The previous training ended at 140 rounds, I used the parameter "--resume-kimg=140" to continue this training, training to 260 rounds, but I found that the two tensorboard output log files did not lose equal when training to 140 rounds, what is the reason. Or should I use "--resume-kimg=264" instead of 260 for my next follow-up training?

This is the parameter I used for training QQ截图20230322214921

This is the display panel of tesnorboard QQ截图20230322215006

PDillis commented 1 year ago

As your previous snapshot where you're resuming training from is at 260kimg, then you should use --resume-kimg=260. The fact that the values don't start from the exact same spot could be from a different augment strength at those points, assuming you were using ADA.

YoRha19990213 commented 1 year ago

QQ截图20230324192918

Thank you for your reply. I did find that ADA was used during training, but ADA only affects the changes in the learning rate. When I continued training using the weight file from the previous checkpoint, the initial loss changed as well(For example, this breakpoint of kimg=260...). Is this also due to the influence of ADA? QQ截图20230324195755 QQ截图20230324195810

At the same time, I also found that the augmentation changes from 0 each time during training. Is there any parameter that can specify the value of augmentation when continuing training?

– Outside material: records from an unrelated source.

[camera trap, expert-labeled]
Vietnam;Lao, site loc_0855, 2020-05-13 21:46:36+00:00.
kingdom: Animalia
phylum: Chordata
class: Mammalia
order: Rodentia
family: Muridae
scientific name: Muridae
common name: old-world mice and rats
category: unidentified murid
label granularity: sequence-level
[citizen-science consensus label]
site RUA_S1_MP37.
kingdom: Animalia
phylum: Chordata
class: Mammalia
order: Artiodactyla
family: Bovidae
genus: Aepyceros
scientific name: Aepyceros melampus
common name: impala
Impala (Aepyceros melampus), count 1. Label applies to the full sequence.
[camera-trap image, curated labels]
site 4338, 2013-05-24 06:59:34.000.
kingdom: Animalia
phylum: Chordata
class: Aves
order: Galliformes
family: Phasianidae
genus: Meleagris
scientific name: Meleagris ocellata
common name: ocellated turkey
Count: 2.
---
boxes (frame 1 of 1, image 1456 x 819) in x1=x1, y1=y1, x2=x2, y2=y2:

PDillis commented 1 year ago

I would say yes, it's due to ADA, as during the saving of the previous checkpoint at 260kimg, your ADA strength was different than 0.0 (which is the value it always starts with and then slowly goes towards the desired --target=0.6 you set). If you can see your training logs (i.e., log.txt in your training run), then you can see which augment you had during the 260kimg tick and just set --initstrength to that value.